The next constellation along the ecliptic is a challenge for the backyard observer, but also one of the most rewarding parts of the night sky. In fact, it holds nothing less that the heart of our galaxy.
Remember the Arrow, Sagitta, from the Summer Triangle, and you will not be surprised to learn that Sagittarius is an Archer. The constellation is also traditionally represented as a centaur, the head and torso of a man attached to the body of a horse. Do not call this constellation THE Centaur, though.

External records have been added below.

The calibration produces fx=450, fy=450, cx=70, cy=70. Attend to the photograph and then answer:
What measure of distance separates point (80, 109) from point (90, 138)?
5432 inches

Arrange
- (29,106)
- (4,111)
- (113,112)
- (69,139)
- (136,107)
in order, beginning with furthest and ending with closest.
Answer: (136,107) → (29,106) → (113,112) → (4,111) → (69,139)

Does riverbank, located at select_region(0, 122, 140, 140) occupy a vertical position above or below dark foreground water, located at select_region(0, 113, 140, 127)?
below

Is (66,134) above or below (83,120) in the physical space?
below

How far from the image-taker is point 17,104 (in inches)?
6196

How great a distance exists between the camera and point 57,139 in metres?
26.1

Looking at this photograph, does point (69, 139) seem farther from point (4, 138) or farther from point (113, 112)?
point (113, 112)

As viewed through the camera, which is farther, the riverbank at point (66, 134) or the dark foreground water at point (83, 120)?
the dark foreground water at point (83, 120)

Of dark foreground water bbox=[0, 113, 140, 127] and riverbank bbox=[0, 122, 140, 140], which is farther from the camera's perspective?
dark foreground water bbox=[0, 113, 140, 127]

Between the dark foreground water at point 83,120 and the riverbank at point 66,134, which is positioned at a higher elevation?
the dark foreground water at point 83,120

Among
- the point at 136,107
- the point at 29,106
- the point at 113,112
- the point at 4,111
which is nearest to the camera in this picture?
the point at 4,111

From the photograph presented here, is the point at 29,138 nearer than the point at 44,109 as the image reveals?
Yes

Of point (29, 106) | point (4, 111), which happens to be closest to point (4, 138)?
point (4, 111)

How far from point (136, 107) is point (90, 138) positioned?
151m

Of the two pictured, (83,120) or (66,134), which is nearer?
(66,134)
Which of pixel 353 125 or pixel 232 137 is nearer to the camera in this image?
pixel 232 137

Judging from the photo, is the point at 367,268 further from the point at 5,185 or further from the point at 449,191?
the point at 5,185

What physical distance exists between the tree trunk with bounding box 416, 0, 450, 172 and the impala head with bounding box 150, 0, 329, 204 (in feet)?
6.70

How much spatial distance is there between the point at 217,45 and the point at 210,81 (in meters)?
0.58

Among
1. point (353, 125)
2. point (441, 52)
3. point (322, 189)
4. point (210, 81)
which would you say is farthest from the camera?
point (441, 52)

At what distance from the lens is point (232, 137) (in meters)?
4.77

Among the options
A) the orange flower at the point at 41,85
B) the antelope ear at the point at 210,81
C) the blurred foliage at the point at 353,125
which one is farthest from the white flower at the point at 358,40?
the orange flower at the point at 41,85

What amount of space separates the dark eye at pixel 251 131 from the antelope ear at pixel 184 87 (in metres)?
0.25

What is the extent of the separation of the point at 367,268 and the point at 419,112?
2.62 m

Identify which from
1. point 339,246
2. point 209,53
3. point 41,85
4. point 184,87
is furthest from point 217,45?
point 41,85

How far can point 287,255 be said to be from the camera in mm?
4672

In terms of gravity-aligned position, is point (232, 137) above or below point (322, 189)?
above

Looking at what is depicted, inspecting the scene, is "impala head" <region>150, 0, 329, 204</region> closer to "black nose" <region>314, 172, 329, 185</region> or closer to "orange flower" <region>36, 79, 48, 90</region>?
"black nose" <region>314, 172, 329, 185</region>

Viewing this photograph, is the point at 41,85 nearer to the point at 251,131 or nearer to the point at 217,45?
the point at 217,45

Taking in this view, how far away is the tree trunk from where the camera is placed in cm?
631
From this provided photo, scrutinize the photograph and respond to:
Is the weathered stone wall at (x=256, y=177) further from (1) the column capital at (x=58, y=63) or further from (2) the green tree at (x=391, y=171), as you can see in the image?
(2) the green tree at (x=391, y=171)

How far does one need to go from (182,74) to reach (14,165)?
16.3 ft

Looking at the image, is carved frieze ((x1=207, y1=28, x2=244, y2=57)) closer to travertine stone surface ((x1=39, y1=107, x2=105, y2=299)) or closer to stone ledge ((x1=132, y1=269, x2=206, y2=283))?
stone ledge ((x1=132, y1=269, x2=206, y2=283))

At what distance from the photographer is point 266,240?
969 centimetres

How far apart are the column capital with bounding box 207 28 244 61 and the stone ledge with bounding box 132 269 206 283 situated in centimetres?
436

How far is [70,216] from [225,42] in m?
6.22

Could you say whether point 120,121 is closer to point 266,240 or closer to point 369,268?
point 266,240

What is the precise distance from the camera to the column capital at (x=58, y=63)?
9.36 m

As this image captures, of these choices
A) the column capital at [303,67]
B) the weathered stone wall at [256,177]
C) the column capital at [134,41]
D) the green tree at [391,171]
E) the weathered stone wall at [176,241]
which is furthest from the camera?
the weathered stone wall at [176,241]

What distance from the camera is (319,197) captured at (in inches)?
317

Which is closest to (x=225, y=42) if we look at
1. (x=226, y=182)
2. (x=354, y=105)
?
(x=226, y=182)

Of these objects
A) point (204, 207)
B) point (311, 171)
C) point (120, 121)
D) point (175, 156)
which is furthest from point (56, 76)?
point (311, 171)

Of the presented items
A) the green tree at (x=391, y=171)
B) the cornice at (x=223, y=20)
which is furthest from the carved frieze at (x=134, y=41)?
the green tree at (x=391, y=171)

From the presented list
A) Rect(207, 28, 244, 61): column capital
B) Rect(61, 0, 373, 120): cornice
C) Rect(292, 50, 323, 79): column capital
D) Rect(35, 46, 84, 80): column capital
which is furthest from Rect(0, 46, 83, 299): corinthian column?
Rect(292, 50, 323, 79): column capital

That honor belongs to Centaurus, a southern constellation only partially visible from northern latitudes.
If that isn't complicated enough, consider that Centaurus and Sagittarius are both identified with the mythological centaur Chiron. Unlike his testosterone-dominant comrades, Chiron was a sensitive new-age centaur, kind and wise, so it seems unlikely that this arrow-wielding hunter is an appropriate representation of him. To get around this problem, some ancients suggested that Chiron created Sagittarius (in his own image, apparently) to guide Jason on the good ship Argo.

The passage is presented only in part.